|courtesy of Jamie Barras|
Was watching NHK News this morning. For the past few mornings, the broadcast has been focusing on the IOC's visit to Tokyo to see if Japan's capital is up to hosting the Olympics for a 2nd time since its inaugural shot in 1964. The Games there happened just several months before my birth, so the only record I have of them is a very old, beat-up but huge commemorative magazine and a coin given to me by my late grandfather.
It's been the grand inu-&-kouma show for the gang at IOC. Prime Minister Abe was abnormally cheerful and gave a fairly bizarre first few words in his speech as he persuaded the visiting group to give Tokyo the opportunity. And during a tour around the city, the IOC stopped at some table tennis training facility where table tennis Olympic darling, Ai Fukuhara, was working up a massive sweat pounding away at the table with a huge nailed-on smile that rather unnerved me. I've seen Fukuhara practice on TV, and she has only had the most serious expression during training.
Do I seem a bit skeptical? You bet. When Tokyo was vying for the 2016 Games under former Governor Shintaro Ishihara, it seemed that the only folks interested in getting the Olympics were the folks talking with the IOC about the possibility. 99.9% of the citizens around the country, however, gave a collective yawn, or if they lived in the capital, grumbled about having to head out of the city to avoid the traffic craziness. It's kinda like how a lot of Torontonians felt about having an Olympics come over here....not very excited. I think the Chinese were excited about the 2000 Games and the British were ecstatic about getting the London Olympics, but Toronto?....meh. We're getting the Pan Am Games in a couple of years, and the news hasn't exactly been all that overwhelmingly approving here about those.
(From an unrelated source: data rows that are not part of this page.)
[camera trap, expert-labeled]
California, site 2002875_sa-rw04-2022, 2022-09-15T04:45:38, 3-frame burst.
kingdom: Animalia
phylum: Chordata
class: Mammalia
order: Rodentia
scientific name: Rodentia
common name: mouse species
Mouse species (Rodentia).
In the NHK report, a reporter who's been on the Olympics beat for years, did some man-on-the-street interviews in front of Shimbashi Station in Tokyo, one of the places to be to get the opinion of the common working person. I'm sure there was quite a bit of editing involved for the report since the man was giving out a lot of "Sumimasen"; I could imagine that a lot of the folks probably just wanted to avoid him to avoid the embarrassment of using the English language despite the fact that an interpreter was there on hand. However, he was able to snag a few people and ask them their opinions of an Olympics in their city. And frankly, my impression of their answers was that they were on the polite "Well, it would be n-i-i-i-c-e...." level, but nothing exciting. Now, the Japanese are relatively reserved when dealing with people they're not familiar with, but I think they can be a lot more excited about things they really support, and I didn't see it with those interviewees. The reporter himself observed that Japan certainly has the technology and the logistics, but he was still looking for more spirit behind the bid. And the expression on his face and his tone kinda said that there wasn't a lot of that.
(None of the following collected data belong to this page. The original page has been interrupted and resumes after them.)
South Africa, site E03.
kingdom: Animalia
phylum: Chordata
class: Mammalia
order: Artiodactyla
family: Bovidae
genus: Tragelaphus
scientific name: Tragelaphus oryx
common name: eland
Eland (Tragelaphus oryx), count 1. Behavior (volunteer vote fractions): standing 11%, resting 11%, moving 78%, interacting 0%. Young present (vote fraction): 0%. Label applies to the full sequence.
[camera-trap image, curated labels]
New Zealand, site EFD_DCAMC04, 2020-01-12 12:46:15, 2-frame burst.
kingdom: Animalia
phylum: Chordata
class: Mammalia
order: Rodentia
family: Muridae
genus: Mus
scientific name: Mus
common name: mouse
When Japan was bidding for the 1964 Olympics, I could imagine a people who would rally around the flag, as they were already doing for some years just to rebuild their country. That collective oomph didn't need to be generated by an Olympic committee of old folks or the national government; it was already there, ready to be harvested. A Tokyo Olympics would be the globally-sanctioned welcome back for Japan, and the national celebration for the people to say that Japan was becoming healthy again. The Japanese then had something to prove, and any grumbles about traffic and overcrowding probably didn't exist to a great degree since the people had been going through much more hardship. Nowadays, most folks have been accustomed to the good life, even in the last two decades of economic doldrums, so that they will grumble loudly about an international sports event invading their city in terms of what it may do to their surrounding infrastructure for 2 weeks and their tax payments for the 7 years leading up to the Games. Probably a lot of people may feel that there is nothing to prove about their country. Plus, they've got plenty of smaller international sports events such as The World Baseball Classic or the numerous running marathons, they would say.
It's possible that people could be brought together on behalf of all those who have suffered from the 2011 Earthquake/Tsunami/Nuclear Disaster. Obviously that was an environmental maelstrom that had international coverage and its effects were felt well beyond the Tohoku region. However, I'm not sure if even something of that magnitude would rally people around an Olympic bid these days. Some people in the quake-ravaged areas may question the sense of spending money on a sports event years down the line when there is still so much that needs to be done in the short-term alone. Some Tokyoites may wonder about the sense of supporting an Olympic bid just because a totally separate area got wrecked. But then again, the Tohoku may reap dividends from the fact that thousands of foreign tourists may visit the area during their time attending the Games.
But it all comes down to how much the Japanese want the Games. That reporter stated something that stuck in my head: "The IOC won't give the Games to a city that doesn't want them." I think the next 6 months will be critical to see how much Tokyo and Japan want them.